This study examines why Africa as a region continues to attract less Foreign Direct Investment (FDI), and also has the lowest agricultural productivity among developing countries and tropical countries respectively. Attracting enough FDI will at least theoretically boost domestic investment, increase employment, enhance technology transfer and increase domestic exports (by making domestic firms competitive). The Agricultural sector employs a greatest share of Africa's labor force and also contributes most of Africa's nominal GDP. Therefore increasing agricultural productivity will go a long way in not only reducing rural unemployment but also reducing poverty. It has also been shown that growth in agricultural productivity is more poverty reducing that a similar growth in manufacturing sector.
In chapter 2, using pooled feasible generalized least squares (with individual fixed effect) on an unbalanced panel of between 55 and 77 countries, from 1984–2005, I examine the determinants of Foreign Direct Investment (FDI) in developing countries in general and sub-Saharan Africa (SSA) in particular. I find that extensive economic infrastructure is necessary for FDI flow to developing countries. With respect to institutional variables, the results also show that a stable government and conducive investment environment are associated with higher levels of FDI flow to developing countries. The results again show that while some of the regressors affect FDI inflow to sub-Saharan Africa in the same way, they do with respect to that of non sub-Saharan Africa, other regressors affect sub-Saharan Africa FDI inflow differently. For instance while infrastructural development, stable government, and conducive investment climate are associated with higher inflow of FDI to sub-Saharan Africa and non sub-Saharan Africa regions, availability of natural resources (i.e. fuel exports) is positively associated with FDI inflow to SSA, but negatively associated with FDI to areas outside of SSA. Also the results show that below a certain threshold, larger GDP per capita and lower corruption level are positively associated with FDI flow to SSA. Other robustness checks show that the results are similar in the two datasets and various specifications.
In chapter 3, we examine the determinants of agricultural productivity in the tropics, and test whether these determinants affect tropical sub-Saharan Africa agriculture differently than in other tropical regions. We find that fertilizer usage, telephones, and rainfall have a positive and significant effect on agricultural productivity, while tractor usage and most institutional variables are insignificant.

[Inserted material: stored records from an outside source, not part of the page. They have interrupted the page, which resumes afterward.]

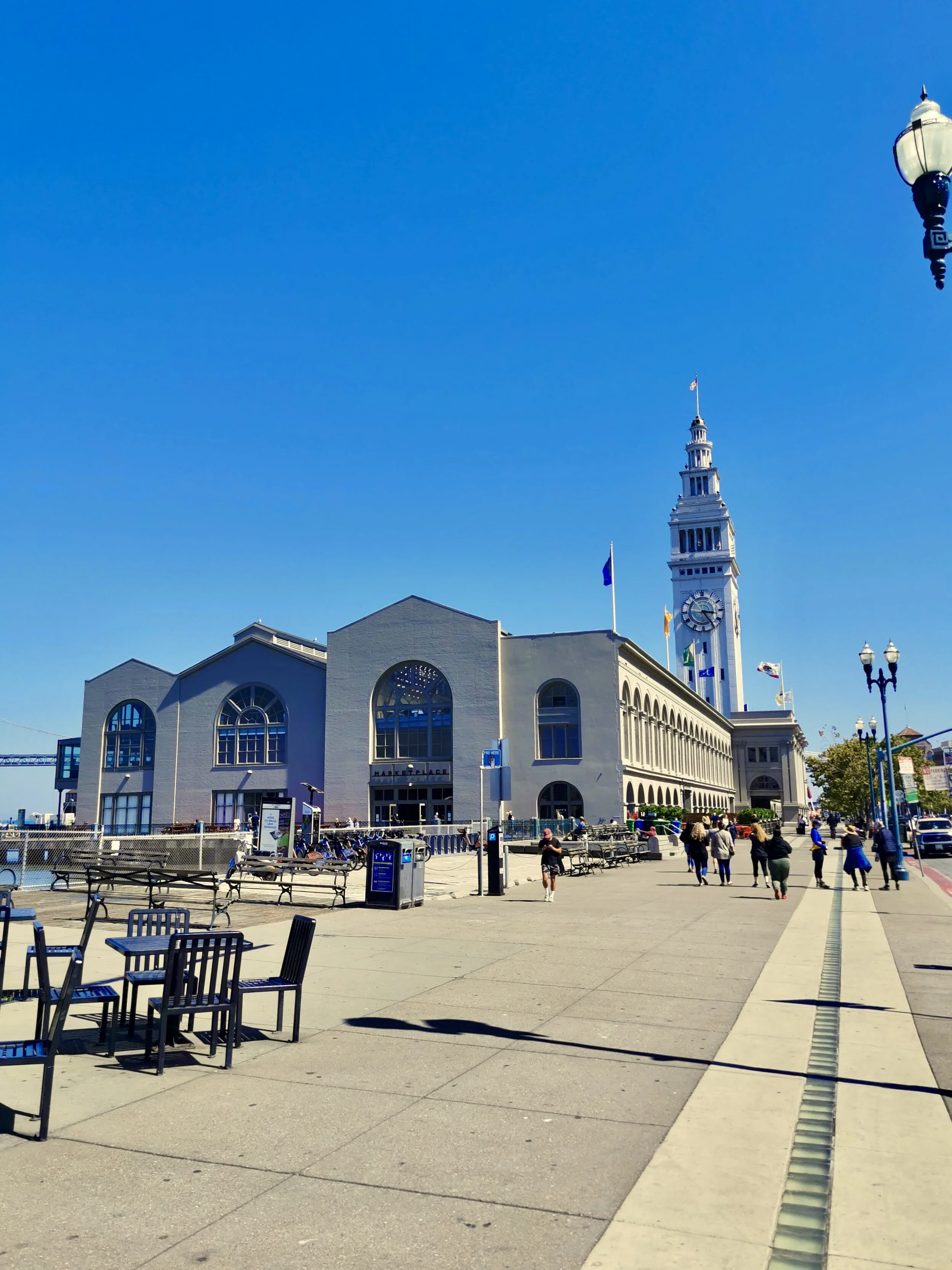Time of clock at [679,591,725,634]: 3:24
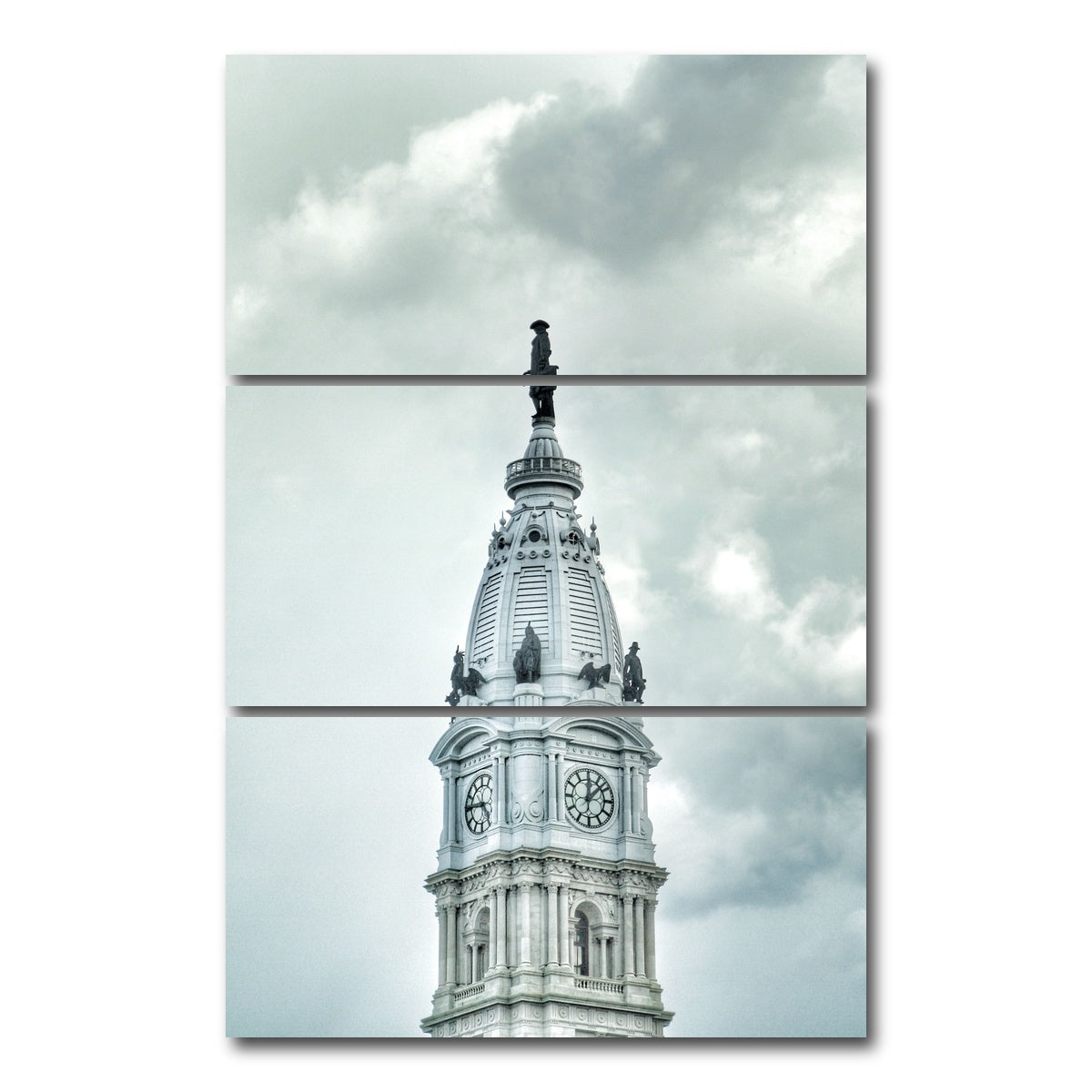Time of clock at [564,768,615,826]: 12:07
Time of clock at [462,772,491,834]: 4:45
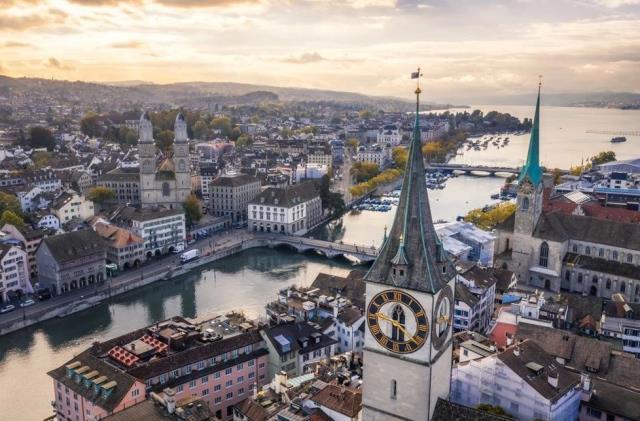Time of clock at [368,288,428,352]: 12:30
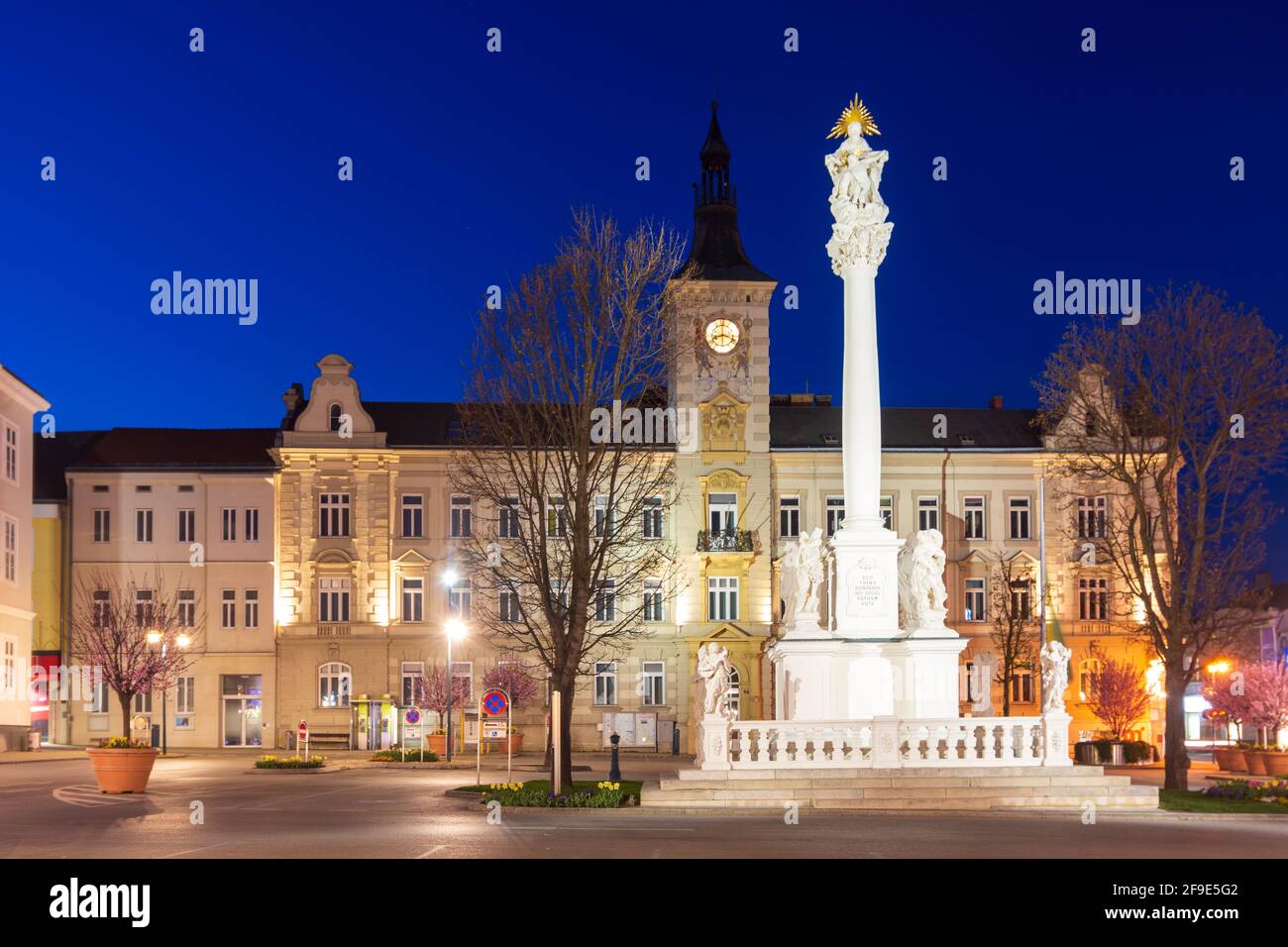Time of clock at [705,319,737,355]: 8:18
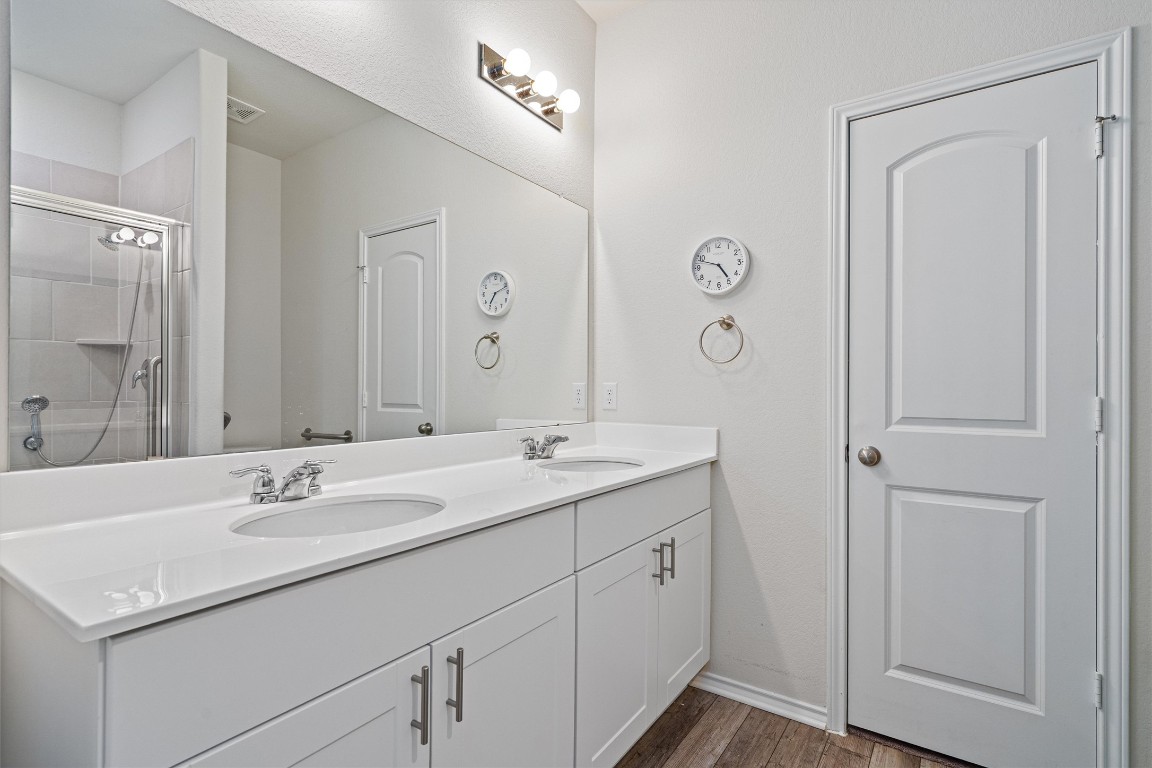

Interestingly, we find evidence that the effect of irrigation and rainfall differs inside and outside of tropical sub-Saharan Africa. Outside of Africa, irrigation positively and significantly impacts productivity. Inside it, the effect is either insignificant or highly muted. In an expanded sample of countries, we show that rainfall has a positive and significant impact on productivity in tropical SSA, but an insignificant effect outside of the region.
I discuss what needs to be done in Africa for it to increase its agricultural productivity in chapter 4. I review all the various interventions that have taken place in Africa with the goal of boosting its agricultural productivity, but failed to realize that goal. In particular I look at why the earlier Green Revolution that transformed agricultural productivity in most of the Asian and Latin American countries stalled in Africa. I then examined the two main approaches (i.e. focused approach and comprehensive approach) that have been suggested in the literature to improve Africa's agricultural productivity. The proponents of the comprehensive approach note the complex nature of Africa's agricultural problems and hence propose that the solution should be multifaced and coordinated. Those who advocate for the focused approach argue that with scarce budgets, the solution to Africa's agricultural problems should be concise and focused on the more binding constraints to agricultural productivity. Finally, I argue that the approach that Africa adopts (be it comprehensive or focused approach) is not the key, but rather the significant role that African leaders will need to play. African leaders will have to improve rural infrastructure, make technology adoption affordable through the use of subsidies and micro-financing. Also African leaders will have to provide safety nets for farmers to reduce the risk in adopting new technology. Without African leaders providing these facilities, none of the approaches suggested stands a chance to succeed.